Sunday, October 5, 2008

Baditude

Chalk it up to the infection running through my body or the heavy doses of meds trickling through my veins....
Maybe its the busyness of the Fall or the everlasting effects of Ike trauma....
or maybe it's a severe case of baditude.....

Yep, my name is Jennifer and I am negaholic.

Laugh if you must, but it is serious. I can't even determine when it started, but I am ready to cure it. I sort of feel like I lost sight of the happy Jennifer. I am usually a pretty positive person, but as of late, that has dwindled. I am ready to change that.

A little background first.....

I will be having a lingual tonsillectomy and a adenoidectomy on October 21st. For the last two years I have been fighting off throat infection after throat infection. I was hoping with high doses of steroids and antibiotics, I could save myself from having surgery...but tis not true. My throat infection has flared up again and now is the time to have the festering tissue removed. Hence the throat infection and medicine mentioned above.

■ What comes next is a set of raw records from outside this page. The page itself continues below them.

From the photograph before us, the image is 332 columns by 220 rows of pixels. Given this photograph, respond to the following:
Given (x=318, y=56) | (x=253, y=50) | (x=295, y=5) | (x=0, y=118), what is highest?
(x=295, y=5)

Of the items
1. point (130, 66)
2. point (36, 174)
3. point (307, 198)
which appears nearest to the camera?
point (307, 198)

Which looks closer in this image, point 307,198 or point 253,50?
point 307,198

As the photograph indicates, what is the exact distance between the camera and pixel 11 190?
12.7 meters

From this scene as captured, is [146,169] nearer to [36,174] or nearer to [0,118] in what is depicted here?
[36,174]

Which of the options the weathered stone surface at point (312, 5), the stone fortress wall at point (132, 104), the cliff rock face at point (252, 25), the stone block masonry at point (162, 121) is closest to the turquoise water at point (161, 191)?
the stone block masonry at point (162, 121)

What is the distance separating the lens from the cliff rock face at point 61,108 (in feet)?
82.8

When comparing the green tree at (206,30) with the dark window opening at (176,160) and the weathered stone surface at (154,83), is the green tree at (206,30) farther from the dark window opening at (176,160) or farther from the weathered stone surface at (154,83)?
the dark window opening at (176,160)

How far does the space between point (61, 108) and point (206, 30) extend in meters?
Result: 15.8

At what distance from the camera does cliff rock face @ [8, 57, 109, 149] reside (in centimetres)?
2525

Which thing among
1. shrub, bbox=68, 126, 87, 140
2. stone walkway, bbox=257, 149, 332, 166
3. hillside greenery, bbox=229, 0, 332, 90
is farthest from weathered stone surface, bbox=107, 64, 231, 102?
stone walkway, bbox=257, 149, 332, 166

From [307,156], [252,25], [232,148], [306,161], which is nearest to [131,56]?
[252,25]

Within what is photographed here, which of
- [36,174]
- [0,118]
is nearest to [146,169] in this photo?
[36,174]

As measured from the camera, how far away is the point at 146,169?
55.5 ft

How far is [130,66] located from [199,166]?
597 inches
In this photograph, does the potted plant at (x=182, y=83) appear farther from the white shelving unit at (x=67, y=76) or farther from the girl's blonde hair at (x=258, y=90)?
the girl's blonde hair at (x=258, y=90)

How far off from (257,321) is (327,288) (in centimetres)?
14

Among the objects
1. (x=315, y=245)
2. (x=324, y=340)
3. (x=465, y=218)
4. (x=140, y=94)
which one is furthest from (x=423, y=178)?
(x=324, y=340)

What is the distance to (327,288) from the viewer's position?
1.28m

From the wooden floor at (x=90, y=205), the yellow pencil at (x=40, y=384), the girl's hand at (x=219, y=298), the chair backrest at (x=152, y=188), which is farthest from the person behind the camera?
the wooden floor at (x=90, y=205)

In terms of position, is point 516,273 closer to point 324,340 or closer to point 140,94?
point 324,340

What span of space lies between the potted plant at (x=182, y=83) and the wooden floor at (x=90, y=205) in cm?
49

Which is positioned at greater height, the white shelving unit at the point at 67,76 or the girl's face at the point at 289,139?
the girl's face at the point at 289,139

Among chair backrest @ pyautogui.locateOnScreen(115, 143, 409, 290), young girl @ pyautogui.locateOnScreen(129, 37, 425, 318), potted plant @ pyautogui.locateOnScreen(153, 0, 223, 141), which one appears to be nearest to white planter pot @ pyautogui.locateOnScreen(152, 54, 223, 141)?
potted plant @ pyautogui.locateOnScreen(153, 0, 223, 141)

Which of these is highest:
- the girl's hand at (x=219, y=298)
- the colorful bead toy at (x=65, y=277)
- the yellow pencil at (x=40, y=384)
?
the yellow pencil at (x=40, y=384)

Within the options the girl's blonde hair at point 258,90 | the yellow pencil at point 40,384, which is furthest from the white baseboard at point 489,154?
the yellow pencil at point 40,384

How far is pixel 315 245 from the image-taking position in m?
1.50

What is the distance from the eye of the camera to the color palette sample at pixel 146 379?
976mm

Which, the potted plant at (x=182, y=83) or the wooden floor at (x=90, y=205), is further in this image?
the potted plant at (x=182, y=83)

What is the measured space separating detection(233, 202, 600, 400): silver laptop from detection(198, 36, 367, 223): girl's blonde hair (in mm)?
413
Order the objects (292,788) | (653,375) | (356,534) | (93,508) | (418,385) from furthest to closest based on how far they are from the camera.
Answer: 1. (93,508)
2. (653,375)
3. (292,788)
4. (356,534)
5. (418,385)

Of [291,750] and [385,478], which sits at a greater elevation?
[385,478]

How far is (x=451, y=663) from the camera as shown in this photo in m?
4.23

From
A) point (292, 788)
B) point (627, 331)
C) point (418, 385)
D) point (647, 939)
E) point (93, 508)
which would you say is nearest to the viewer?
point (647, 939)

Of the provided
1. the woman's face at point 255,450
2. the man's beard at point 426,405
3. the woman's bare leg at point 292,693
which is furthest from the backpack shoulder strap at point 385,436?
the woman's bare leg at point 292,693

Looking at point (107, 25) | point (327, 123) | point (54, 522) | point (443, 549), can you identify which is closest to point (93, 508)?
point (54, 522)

Cypress Calling is a ministry that a couple of girls and I started in March of this year. God has done AMAZING things through this ministry in the short six months we have been working, but along with His work comes a lot of other work and tons of worry. It seems that when you are working for the Lord, life can quickly get in the way, and the first thing to go for many people is their commitment to the ministry. So then what happens? It comes back to me. I have questioned many times what God has intended for this ministry. Time after time, He sends me amazing people or messages to tell me that all this is worth it. I am thankful for the people who have stepped up and helped further God's kingdom with me and I pray for those who have had to step back. Hopefully they will be able to come back and join us soon.

Then there is the Hurricane and all its aftermath. Enough said. After the hurricane, we traveled both weekends and that just added to the stress of everything else.

So here I am...
Tired, overwhelmed, sick, concerned, ...feel free to add your own adjectives as they will probably fit.

And then an amazing thing happened:
On Saturday night, Kevin and I went to church and heard a great message. It was about marriage, but it's main focus was changing your attitude. One statement that struck a chord with me is:


Trouble is inevitable, but misery is optional!

Basically everything else was stuff I already knew, but needed to hear again. We were left with this scripture:

"For it is God who is at work within you, giving you the desire and the power to do what pleases Him." Phil. 2:13

I know I have heard that scripture a lot, but this time I took it to heart. God gives us the desire (which is definately missing) and the power (which I so desperately need) to do what we know we need to do.

I felt very free after this sermon. Like I have heard so many of you say, I felt like a spotlight was shining down on my head during the service. I am so ready to change my attitude and quit being a negaholic!

1 comment:

Kim H. said...

You are going to feel so much better after the surgery - I had mine done just a few years ago, and it really changed my life!

Do you need us to bring you guys dinner or anything while you recover?